— DIRECTIONS FOR THIS TASK —
Could you swap "black backpack" for "black bag" everywhere in the items below and return them with nothing else changed?

— DATA EXTRACT —
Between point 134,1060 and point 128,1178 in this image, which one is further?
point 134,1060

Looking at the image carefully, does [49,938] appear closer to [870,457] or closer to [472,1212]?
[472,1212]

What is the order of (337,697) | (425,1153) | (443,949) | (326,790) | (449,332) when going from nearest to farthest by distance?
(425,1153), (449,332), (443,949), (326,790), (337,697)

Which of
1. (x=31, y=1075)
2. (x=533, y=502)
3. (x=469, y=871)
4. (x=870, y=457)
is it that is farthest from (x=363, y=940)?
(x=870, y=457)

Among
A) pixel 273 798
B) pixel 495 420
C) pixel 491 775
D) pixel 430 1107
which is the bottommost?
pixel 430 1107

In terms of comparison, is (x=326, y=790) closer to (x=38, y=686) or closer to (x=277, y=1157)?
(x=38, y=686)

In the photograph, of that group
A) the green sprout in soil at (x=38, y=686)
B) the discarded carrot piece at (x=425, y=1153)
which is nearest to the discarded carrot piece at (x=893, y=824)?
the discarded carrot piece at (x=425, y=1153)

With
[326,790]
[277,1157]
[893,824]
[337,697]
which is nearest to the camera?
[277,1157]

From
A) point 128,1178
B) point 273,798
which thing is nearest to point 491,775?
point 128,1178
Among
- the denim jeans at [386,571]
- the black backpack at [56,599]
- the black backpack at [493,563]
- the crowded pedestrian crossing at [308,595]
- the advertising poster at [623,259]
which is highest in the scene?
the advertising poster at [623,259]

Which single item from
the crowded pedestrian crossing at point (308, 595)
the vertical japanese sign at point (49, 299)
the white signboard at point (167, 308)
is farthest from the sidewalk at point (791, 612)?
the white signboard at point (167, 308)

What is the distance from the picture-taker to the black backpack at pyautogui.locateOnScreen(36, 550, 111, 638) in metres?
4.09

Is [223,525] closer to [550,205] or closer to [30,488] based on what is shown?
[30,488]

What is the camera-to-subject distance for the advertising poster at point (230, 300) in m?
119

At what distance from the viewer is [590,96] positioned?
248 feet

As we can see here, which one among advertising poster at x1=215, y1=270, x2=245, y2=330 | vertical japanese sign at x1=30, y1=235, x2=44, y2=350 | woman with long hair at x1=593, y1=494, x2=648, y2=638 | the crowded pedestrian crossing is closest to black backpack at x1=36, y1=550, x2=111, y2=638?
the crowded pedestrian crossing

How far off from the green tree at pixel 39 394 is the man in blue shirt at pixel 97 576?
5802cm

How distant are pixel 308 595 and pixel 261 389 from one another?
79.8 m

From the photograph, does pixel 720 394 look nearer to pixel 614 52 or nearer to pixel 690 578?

— FINISHED EXERCISE —
Between point 134,1060 and point 128,1178 in this image, which one is further?
point 134,1060

Looking at the image carefully, does [49,938] appear closer to [870,457] or closer to [472,1212]?
[472,1212]

What is the order of (337,697) | (425,1153) | (443,949) | (326,790) | (449,332) when going from nearest to farthest by distance?
(425,1153), (449,332), (443,949), (326,790), (337,697)

Which of
1. (x=31, y=1075)
2. (x=533, y=502)
3. (x=469, y=871)
4. (x=870, y=457)
is it that is farthest from (x=363, y=940)?
(x=870, y=457)

Among
A) pixel 273 798
B) pixel 495 420
C) pixel 491 775
D) pixel 430 1107
which is the bottommost?
pixel 430 1107

In terms of comparison, is (x=326, y=790) closer to (x=38, y=686) or closer to (x=277, y=1157)?
(x=38, y=686)

In the photograph, of that group
A) the green sprout in soil at (x=38, y=686)
B) the discarded carrot piece at (x=425, y=1153)
which is nearest to the discarded carrot piece at (x=893, y=824)?
the discarded carrot piece at (x=425, y=1153)

With
[326,790]
[277,1157]
[893,824]
[337,697]
which is nearest to the camera?
[277,1157]

From
A) point 128,1178
B) point 273,798
which thing is nearest to point 491,775?
point 128,1178
Among
- the denim jeans at [386,571]
- the black bag at [56,599]
- the black bag at [493,563]
- the crowded pedestrian crossing at [308,595]
- the advertising poster at [623,259]
which is highest in the scene?
the advertising poster at [623,259]

Which single item from
the crowded pedestrian crossing at point (308, 595)
the vertical japanese sign at point (49, 299)
the white signboard at point (167, 308)
is farthest from the sidewalk at point (791, 612)?
the white signboard at point (167, 308)

What is the distance from the picture-taker to the black bag at pyautogui.locateOnScreen(36, 550, 111, 638) in metres?
4.09

Is [223,525] closer to [550,205] or closer to [30,488] based on what is shown?
[30,488]

What is the camera-to-subject distance for the advertising poster at point (230, 300) in m?
119

At what distance from the viewer is [590,96] positioned?
248 feet

As we can see here, which one among advertising poster at x1=215, y1=270, x2=245, y2=330 | vertical japanese sign at x1=30, y1=235, x2=44, y2=350 | woman with long hair at x1=593, y1=494, x2=648, y2=638 | the crowded pedestrian crossing is closest to black bag at x1=36, y1=550, x2=111, y2=638?
the crowded pedestrian crossing

How far off from the green tree at pixel 39 394 is the man in blue shirt at pixel 97 576?
5802cm

How distant are pixel 308 595 and pixel 261 389 from one another?
79.8 m

From the photograph, does pixel 720 394 look nearer to pixel 614 52 or nearer to pixel 690 578?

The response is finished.